I never really understood the point of marriage, it was always a piece of paper. Due to this I shoved it to the back of my mind and refused to think about it. Denial was the way to go. My dad however had other plans for me. When I turned 21 he started talking more and more about me getting married and how he needs to find someone quickly. Apparently those of the female persuasion expire when they reach a certain age, in my case 22. So I finished university, got my degree and a job at a secondary school and all the while I was hearing the random mumblings from my dad about CVs and men.
So here’s how it works in most Bengali families for those of you who are not familiar with it. The single girls and boys have something called a ‘BioData’ otherwise known as a CV. This contains all the basic information about the individual, from their education, current job and some even detail the grandparents and where they came from. Hobbies and interests can be included but that seems to be a more recent addition. Along with this marriage CV comes one or two photographs of the person in question. This can be a headshot, a picture from a recent wedding they went to but basically the picture their parents thinks makes them look good. Sometimes though, and I kid you not, the picture are studio ones all professionally done so when you see the person in real life, he/she looks nothing like their phot. And yes, unfortunately I have one these although I have never seen it, however it is most definitely not a studio picture as I have refused to consider that option.
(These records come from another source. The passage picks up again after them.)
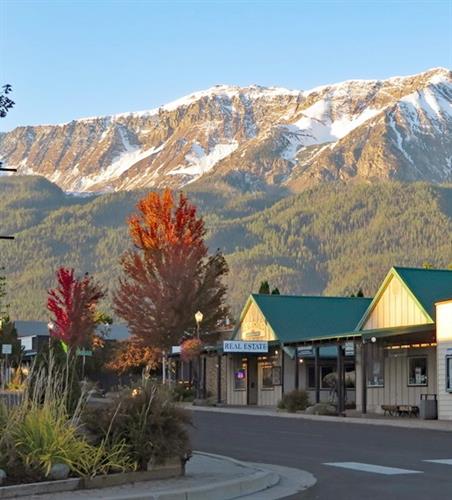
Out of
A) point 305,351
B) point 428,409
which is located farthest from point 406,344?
point 305,351

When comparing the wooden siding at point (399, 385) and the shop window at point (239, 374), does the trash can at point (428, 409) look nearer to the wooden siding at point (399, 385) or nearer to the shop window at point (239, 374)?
the wooden siding at point (399, 385)

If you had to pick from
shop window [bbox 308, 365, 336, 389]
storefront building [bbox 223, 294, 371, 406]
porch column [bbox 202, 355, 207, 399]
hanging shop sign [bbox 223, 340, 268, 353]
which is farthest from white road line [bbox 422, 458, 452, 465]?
porch column [bbox 202, 355, 207, 399]

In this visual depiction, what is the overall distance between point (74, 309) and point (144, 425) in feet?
191

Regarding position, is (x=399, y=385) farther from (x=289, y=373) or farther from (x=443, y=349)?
(x=289, y=373)

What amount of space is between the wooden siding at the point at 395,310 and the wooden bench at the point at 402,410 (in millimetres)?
3105

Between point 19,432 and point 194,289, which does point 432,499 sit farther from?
point 194,289

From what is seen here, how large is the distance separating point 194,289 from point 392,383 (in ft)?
71.9

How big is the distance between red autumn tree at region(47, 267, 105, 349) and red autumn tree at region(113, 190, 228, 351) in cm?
683

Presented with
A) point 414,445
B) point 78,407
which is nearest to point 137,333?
point 414,445

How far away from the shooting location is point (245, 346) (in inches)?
1955

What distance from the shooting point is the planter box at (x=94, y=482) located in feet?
41.7

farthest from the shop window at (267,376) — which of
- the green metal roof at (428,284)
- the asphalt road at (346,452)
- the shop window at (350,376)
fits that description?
the asphalt road at (346,452)

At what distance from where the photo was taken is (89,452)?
14.0 m

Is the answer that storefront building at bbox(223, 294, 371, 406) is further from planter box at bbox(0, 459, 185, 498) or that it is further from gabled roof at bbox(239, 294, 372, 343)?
planter box at bbox(0, 459, 185, 498)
My dad gets a whole load of CVs and sorts through them, mostly considering what he thinks a girl would want in a guy. Not what I would actually want. So essentially the guy is more for him than me? OK too messed up to even consider!
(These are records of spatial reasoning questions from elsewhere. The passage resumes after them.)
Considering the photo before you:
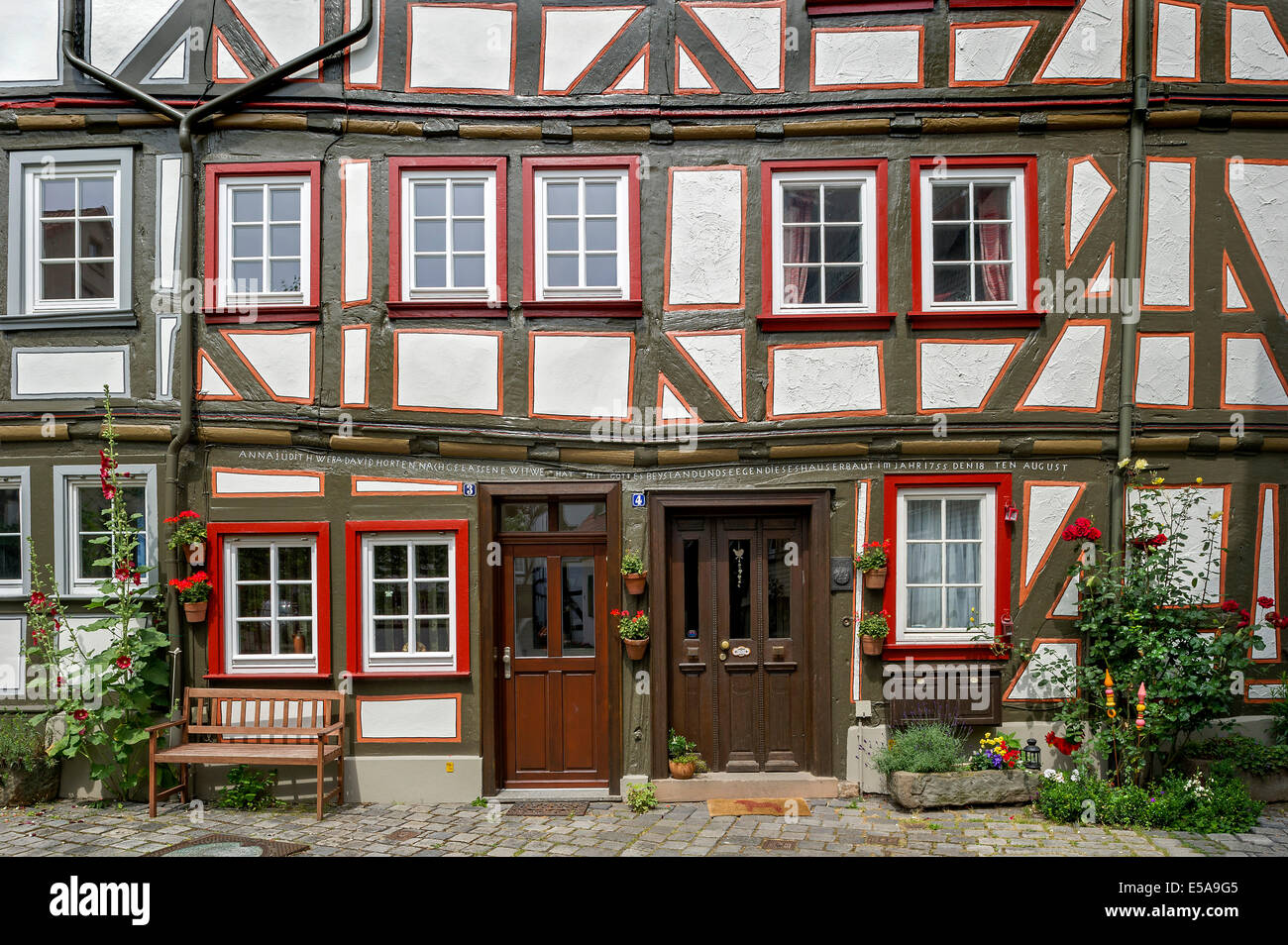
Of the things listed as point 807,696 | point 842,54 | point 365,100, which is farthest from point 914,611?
point 365,100

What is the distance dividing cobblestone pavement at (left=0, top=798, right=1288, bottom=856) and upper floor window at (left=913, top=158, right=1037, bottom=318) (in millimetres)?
4477

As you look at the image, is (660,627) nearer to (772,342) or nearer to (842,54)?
(772,342)

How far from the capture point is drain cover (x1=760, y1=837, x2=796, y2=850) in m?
6.84

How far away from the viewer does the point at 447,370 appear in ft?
27.0

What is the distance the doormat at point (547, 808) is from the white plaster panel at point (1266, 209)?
7.82 m

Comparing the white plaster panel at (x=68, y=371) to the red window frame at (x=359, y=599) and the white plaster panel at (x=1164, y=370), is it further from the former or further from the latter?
the white plaster panel at (x=1164, y=370)

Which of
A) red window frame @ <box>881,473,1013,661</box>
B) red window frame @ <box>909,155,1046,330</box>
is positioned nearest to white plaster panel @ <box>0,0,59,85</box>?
red window frame @ <box>909,155,1046,330</box>

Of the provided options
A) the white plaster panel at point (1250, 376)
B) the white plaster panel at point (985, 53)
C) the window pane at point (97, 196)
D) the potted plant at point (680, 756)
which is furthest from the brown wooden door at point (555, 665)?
the white plaster panel at point (1250, 376)

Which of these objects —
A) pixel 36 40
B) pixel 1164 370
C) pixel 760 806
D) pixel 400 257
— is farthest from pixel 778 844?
pixel 36 40

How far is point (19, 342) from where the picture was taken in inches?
331

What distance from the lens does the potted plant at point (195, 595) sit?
8062 mm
So after he finds someone he likes the look of he will pass my CV and picture to the family who are pretty much going through the same process as my dad but for their son. If the son likes the look, or more like read, of me then he tells the parents and a meeting is arranged. If he doesn't then, well bye bye random dude.
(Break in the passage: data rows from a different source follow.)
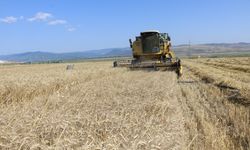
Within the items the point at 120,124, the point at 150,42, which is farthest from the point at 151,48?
the point at 120,124

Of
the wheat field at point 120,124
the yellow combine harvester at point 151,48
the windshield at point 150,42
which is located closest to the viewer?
the wheat field at point 120,124

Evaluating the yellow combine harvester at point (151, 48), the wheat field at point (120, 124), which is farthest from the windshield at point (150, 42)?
the wheat field at point (120, 124)

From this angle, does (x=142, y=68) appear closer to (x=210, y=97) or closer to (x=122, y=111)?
(x=210, y=97)

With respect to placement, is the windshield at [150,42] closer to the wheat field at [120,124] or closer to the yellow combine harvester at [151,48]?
the yellow combine harvester at [151,48]

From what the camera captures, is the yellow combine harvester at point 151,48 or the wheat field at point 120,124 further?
the yellow combine harvester at point 151,48

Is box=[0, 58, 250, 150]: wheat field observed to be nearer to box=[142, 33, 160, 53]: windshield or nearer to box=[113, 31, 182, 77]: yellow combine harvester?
box=[113, 31, 182, 77]: yellow combine harvester

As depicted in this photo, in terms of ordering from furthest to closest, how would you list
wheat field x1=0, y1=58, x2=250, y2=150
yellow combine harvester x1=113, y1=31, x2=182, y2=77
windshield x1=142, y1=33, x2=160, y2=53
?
windshield x1=142, y1=33, x2=160, y2=53 → yellow combine harvester x1=113, y1=31, x2=182, y2=77 → wheat field x1=0, y1=58, x2=250, y2=150

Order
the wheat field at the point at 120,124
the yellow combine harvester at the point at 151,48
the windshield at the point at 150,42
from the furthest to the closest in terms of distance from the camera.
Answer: the windshield at the point at 150,42
the yellow combine harvester at the point at 151,48
the wheat field at the point at 120,124

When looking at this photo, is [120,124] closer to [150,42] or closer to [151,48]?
[151,48]

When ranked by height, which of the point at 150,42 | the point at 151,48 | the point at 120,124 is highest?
the point at 150,42

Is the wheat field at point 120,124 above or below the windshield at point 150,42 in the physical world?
below

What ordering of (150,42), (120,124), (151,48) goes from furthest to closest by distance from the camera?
(150,42) → (151,48) → (120,124)

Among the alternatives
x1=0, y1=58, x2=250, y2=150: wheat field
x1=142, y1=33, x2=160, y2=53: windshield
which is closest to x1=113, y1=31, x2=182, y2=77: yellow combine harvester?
x1=142, y1=33, x2=160, y2=53: windshield

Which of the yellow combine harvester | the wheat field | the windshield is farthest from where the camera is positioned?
the windshield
You may be wondering where I am throughout this process? Well I'm pretty much non-existent. My dad does show me a picture of a guy if the guy wants to meet me but he sort of shoves it in my face and I normally recoil in horror. Of course my dad still arranges a meeting and the guy and his family come to the house.
The guy and I will be left alone to talk. Honestly I have no clue what the parents expect to happen. We say hello and decide right there and then we must get married? Takes ‘you had me at hello to another level’. None the less we are left in an awkward situation where we attempt to mould ourselves to our seats and be invisible. Or that’s what I try to do.
Once the guy and his family leave my dad harasses me with questions about the guy and if I would like to meet him yet. Let’s just say so far there have been no second meetings. This always upsets my dad. It hurts him more than me and for a good week or so he’s grumpy, until the next guy comes along.
So this is all pretty crazy I know. But I would just like to say is that as crazy as it is, and even though there are men I wouldn't be interested in and still meet, I would never be forced into marriage. Some people, a small minority have this stereotype that an arranged marriage is all there is for Bengali's/Indians. This is simply not true in this day and age. Many of my family members have fallen in love and gotten married. My dad is simply introducing me to people, so I don’t consider anything arranged. More like assisted.